Our recommendations regarding Web APIs

At iCore, we have worked with integration for more than 20 years and have seen many different standards and technologies come and go. When it comes to integration with Web APIs (and adapting to new technology in general) we recommend that you:

  • Make sure your infrastructure can accommodate both on-premise legacy systems and web-based applications and/or cloud services. Many integration platforms today are only capable of handling integration via Web APIs which is a severely limiting factor.
  • Don’t “reinvent the wheel” – if you have legacy systems that work well, do not throw them out and replace them with the latest tech without careful consideration. Let your actual requirements and business needs inform your decision. Repackage and reuse your existing resources!
  • Event-driven messaging or API messaging? Keep your options open and decide which method to use on a case-by-case basis.


API messaging

A synchronous messaging process based on request/reply. Think of it as you walking over to a co-worker’s office and handing them a document directly. The delivery requires that the co-worker is there to receive the document in person. API messaging is suitable in scenarios where you request a piece of data in return, for example the shipment date of an ordered product. 

Event-based messaging

An asynchronous messaging process, which is analogous to you placing a document on your co-worker’s desk, not expecting or requiring a confirmation that the other person has received the document. For example, event-based messaging is suitable for sending out notifications to many recipients that do not require a response.

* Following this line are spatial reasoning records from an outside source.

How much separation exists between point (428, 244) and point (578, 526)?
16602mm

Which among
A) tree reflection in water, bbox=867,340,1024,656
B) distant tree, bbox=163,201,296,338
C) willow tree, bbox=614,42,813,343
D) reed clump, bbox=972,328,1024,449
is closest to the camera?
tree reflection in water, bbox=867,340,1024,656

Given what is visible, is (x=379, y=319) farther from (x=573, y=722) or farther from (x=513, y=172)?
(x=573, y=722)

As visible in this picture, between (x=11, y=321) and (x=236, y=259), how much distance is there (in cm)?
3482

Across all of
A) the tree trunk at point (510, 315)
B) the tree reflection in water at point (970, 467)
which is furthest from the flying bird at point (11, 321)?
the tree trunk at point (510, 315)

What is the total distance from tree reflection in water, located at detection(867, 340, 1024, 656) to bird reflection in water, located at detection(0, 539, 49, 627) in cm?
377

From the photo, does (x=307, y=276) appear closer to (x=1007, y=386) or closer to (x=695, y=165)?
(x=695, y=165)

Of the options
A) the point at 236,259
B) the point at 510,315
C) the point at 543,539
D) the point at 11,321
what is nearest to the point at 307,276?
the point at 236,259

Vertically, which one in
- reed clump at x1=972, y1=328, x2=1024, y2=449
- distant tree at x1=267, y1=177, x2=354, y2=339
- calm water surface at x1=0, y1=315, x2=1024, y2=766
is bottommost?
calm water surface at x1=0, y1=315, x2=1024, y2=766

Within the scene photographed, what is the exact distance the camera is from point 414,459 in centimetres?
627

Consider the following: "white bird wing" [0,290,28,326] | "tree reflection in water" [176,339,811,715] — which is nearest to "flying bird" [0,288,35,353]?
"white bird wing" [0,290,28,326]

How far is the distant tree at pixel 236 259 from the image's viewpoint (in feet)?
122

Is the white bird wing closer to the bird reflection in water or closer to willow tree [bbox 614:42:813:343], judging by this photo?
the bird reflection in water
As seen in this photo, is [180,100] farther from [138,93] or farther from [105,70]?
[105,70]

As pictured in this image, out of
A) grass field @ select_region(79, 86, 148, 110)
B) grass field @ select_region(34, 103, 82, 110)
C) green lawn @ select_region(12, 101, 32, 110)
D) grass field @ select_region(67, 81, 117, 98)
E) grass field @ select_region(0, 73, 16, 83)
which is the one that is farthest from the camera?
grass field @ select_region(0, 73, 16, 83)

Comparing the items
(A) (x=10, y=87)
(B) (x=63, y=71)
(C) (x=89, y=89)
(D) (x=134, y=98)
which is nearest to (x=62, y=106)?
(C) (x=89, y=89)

  • Make a clear distinction between your API layers (experience / process / system). The point of API layers is to allow for different service levels based on the demands of your business. Not all API consumers are the same – data objects may need to be modified based on device type and the sophistication of the client that consumes the API, and security might need to be adapted to fit different scenarios (mobile, IoT, etc.). You will find that trying to integrate applications directly between system APIs will quickly become unmanageable, as the numbers of APIs grow and you discover new applications for your data.
  • Only use Web APIs in combination with some sort of authentication service (for example an identity server), so you can keep track of who makes calls to your API.

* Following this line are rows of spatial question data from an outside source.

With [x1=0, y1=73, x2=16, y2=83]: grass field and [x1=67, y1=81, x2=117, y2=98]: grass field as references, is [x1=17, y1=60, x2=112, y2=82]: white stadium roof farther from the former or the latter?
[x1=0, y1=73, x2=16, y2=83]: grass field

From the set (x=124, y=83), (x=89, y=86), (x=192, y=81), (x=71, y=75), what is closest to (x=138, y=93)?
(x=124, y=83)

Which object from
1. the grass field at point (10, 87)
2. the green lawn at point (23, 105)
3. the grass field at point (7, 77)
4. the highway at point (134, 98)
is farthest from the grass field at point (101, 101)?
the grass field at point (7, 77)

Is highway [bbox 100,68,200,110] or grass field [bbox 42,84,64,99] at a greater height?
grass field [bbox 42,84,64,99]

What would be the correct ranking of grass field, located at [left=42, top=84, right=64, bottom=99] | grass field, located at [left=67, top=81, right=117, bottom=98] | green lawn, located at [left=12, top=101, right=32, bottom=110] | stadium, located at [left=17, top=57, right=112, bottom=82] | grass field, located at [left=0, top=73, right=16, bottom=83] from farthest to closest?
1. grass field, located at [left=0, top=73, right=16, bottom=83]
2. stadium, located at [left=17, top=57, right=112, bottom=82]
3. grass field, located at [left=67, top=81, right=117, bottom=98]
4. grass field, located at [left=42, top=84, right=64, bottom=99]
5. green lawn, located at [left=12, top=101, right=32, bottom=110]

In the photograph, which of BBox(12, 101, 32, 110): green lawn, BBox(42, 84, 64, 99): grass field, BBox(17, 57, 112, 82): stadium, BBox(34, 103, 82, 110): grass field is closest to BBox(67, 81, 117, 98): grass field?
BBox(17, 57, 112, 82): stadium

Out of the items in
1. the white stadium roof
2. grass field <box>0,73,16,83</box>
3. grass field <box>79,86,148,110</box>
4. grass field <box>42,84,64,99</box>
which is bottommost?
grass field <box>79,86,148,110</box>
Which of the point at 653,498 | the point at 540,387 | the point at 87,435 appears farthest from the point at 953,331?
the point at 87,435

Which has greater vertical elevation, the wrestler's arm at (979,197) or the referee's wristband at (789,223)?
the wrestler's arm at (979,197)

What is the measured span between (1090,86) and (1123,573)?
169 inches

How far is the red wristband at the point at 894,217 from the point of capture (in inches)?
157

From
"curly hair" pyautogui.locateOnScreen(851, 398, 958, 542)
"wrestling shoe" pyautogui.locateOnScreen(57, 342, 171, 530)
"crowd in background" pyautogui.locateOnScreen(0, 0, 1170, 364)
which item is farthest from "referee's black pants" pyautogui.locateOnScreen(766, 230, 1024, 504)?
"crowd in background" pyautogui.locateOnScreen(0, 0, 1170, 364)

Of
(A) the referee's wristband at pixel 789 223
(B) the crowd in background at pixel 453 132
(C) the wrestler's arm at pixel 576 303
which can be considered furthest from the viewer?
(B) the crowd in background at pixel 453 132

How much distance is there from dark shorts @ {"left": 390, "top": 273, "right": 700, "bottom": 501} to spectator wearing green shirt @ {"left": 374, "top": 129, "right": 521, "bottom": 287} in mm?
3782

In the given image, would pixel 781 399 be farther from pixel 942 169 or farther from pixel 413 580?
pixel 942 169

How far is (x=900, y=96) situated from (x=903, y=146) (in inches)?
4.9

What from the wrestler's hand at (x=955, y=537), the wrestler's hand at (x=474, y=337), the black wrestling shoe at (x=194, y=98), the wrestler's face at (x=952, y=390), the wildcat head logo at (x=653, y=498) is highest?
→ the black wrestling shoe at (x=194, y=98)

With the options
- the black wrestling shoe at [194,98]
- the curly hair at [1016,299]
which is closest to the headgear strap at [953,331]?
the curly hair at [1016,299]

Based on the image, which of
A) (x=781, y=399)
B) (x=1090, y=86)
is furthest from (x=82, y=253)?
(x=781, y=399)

API integration tools in iCore Integration Suite

iCore Integration Suite contains several unique and powerful features and tools to support integration via Web APIs.

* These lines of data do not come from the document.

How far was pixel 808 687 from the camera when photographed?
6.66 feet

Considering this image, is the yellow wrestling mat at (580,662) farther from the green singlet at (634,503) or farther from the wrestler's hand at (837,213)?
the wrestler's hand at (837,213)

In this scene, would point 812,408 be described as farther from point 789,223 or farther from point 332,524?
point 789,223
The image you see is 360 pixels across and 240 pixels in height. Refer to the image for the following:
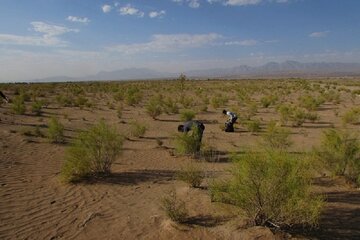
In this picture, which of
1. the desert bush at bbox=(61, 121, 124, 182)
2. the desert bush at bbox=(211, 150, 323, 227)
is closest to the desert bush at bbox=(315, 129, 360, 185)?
the desert bush at bbox=(211, 150, 323, 227)

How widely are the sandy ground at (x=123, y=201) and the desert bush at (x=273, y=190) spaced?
0.34 meters

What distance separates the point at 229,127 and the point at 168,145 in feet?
13.3

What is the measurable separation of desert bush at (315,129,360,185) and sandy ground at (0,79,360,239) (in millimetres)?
343

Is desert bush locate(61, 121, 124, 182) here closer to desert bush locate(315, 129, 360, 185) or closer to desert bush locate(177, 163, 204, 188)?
desert bush locate(177, 163, 204, 188)

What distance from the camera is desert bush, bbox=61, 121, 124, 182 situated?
9.66 metres

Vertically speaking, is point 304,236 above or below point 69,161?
below

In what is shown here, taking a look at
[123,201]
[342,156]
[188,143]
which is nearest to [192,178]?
[123,201]

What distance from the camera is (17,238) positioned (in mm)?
6742

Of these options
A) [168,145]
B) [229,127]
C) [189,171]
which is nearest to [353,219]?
[189,171]

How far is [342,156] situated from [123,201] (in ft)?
18.6

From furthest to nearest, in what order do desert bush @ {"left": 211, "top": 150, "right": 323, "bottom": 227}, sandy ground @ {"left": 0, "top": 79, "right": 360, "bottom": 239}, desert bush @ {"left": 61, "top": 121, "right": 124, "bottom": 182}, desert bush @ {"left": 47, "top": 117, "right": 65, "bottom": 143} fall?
desert bush @ {"left": 47, "top": 117, "right": 65, "bottom": 143}, desert bush @ {"left": 61, "top": 121, "right": 124, "bottom": 182}, sandy ground @ {"left": 0, "top": 79, "right": 360, "bottom": 239}, desert bush @ {"left": 211, "top": 150, "right": 323, "bottom": 227}

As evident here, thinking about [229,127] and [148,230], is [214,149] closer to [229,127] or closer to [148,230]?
[229,127]

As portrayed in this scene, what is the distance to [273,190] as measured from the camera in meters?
6.62

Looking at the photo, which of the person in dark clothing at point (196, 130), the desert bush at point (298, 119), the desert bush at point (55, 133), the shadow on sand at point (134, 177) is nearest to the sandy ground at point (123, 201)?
the shadow on sand at point (134, 177)
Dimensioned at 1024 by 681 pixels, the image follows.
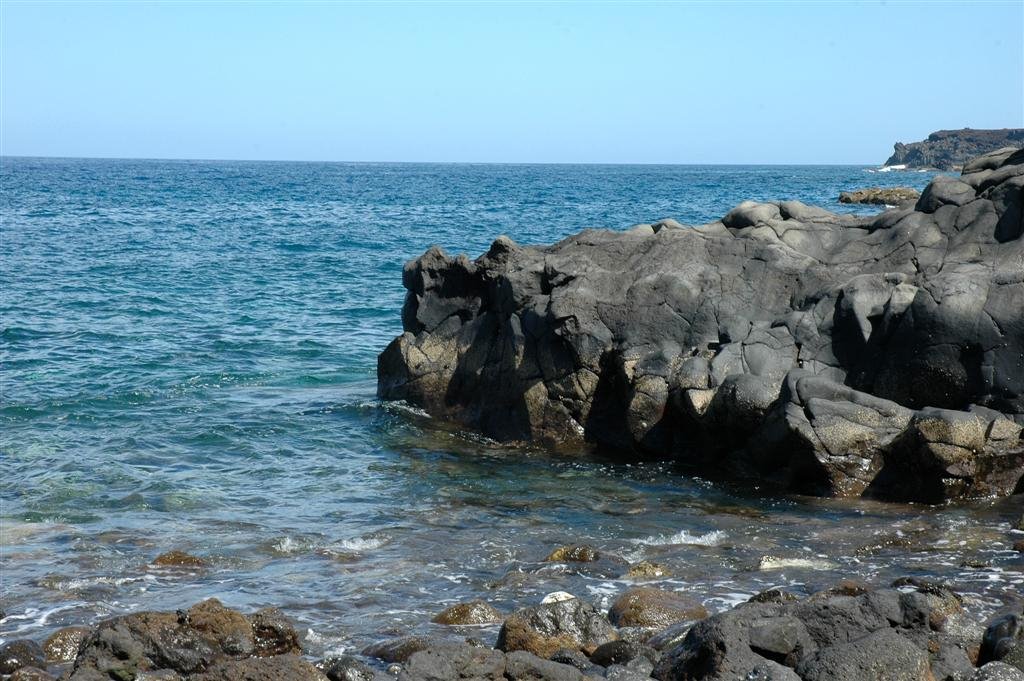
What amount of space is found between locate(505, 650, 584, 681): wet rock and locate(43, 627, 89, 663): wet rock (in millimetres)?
3862

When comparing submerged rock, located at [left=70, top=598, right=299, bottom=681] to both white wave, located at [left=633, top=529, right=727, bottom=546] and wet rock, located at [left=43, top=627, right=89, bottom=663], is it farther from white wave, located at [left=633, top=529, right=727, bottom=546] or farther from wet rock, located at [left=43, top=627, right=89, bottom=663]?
white wave, located at [left=633, top=529, right=727, bottom=546]

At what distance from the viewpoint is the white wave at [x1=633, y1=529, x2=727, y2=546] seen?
12656 millimetres

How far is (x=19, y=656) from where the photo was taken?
8.98 meters

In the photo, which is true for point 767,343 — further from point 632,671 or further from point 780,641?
point 632,671

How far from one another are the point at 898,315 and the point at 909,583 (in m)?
5.50

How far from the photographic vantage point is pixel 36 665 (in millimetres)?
9023

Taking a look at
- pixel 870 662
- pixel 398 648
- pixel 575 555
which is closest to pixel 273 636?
pixel 398 648

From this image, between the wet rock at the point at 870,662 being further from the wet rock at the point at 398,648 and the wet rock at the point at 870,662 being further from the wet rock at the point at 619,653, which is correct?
the wet rock at the point at 398,648

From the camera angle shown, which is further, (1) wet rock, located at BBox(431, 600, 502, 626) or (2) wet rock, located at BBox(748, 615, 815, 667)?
(1) wet rock, located at BBox(431, 600, 502, 626)

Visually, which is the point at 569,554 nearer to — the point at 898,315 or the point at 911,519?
the point at 911,519

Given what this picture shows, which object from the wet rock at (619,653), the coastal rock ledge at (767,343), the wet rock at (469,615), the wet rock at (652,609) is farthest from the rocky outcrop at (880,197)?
→ the wet rock at (619,653)

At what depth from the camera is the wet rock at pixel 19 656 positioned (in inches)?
347

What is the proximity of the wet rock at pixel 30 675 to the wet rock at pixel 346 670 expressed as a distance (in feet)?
6.64

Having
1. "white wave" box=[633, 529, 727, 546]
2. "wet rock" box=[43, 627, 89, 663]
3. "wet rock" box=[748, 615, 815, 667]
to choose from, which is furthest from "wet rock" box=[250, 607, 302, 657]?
"white wave" box=[633, 529, 727, 546]
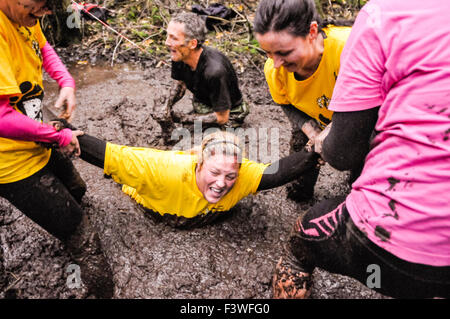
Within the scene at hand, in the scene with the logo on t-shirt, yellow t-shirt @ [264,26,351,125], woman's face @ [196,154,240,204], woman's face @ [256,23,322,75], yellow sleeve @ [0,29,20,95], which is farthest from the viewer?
woman's face @ [196,154,240,204]

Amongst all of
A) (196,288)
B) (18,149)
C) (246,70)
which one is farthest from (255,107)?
(18,149)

Publishing/hosting Web APIs

Use Web API editor included in iCore Integration Suite to quickly create new Web APIs.

  • Repackage your integrations with legacy systems as web services! Reuse an EDI connection with an existing business partner and “wrap” it with a Web API so that new partners can get access to the same service. This feature saves you a lot of time and money and makes your integration infrastructure much more flexible.
  • When creating an API, a definition of the API is generated according to OpenAPI (also known as Swagger), a definition that anyone who wants to call the API can base their calls on.
  • You can also import and store third-party .NET libraries which can be referenced from Web APIs and Workflows. Using Imported assemblies ensures that the executing component gets the correct version of the assembly. Also, it removes the need to manually deploy the assembly on machines where the system is run.

With the iCore Identity Server you can secure your APIs through the Oauth 2.0 authorization framework and handle keys, validity times, etc.

Consuming Web APIs

Use web service clients to consume web services based on REST and SOAP standards.

  • Automatically generate activities and schemas that can be used in other integration components (Adapterflows, Workflows and Scripts). For more information, see Design tools on iCore Tech.  
  • In iCIS, you can work with multiple versions of the same API.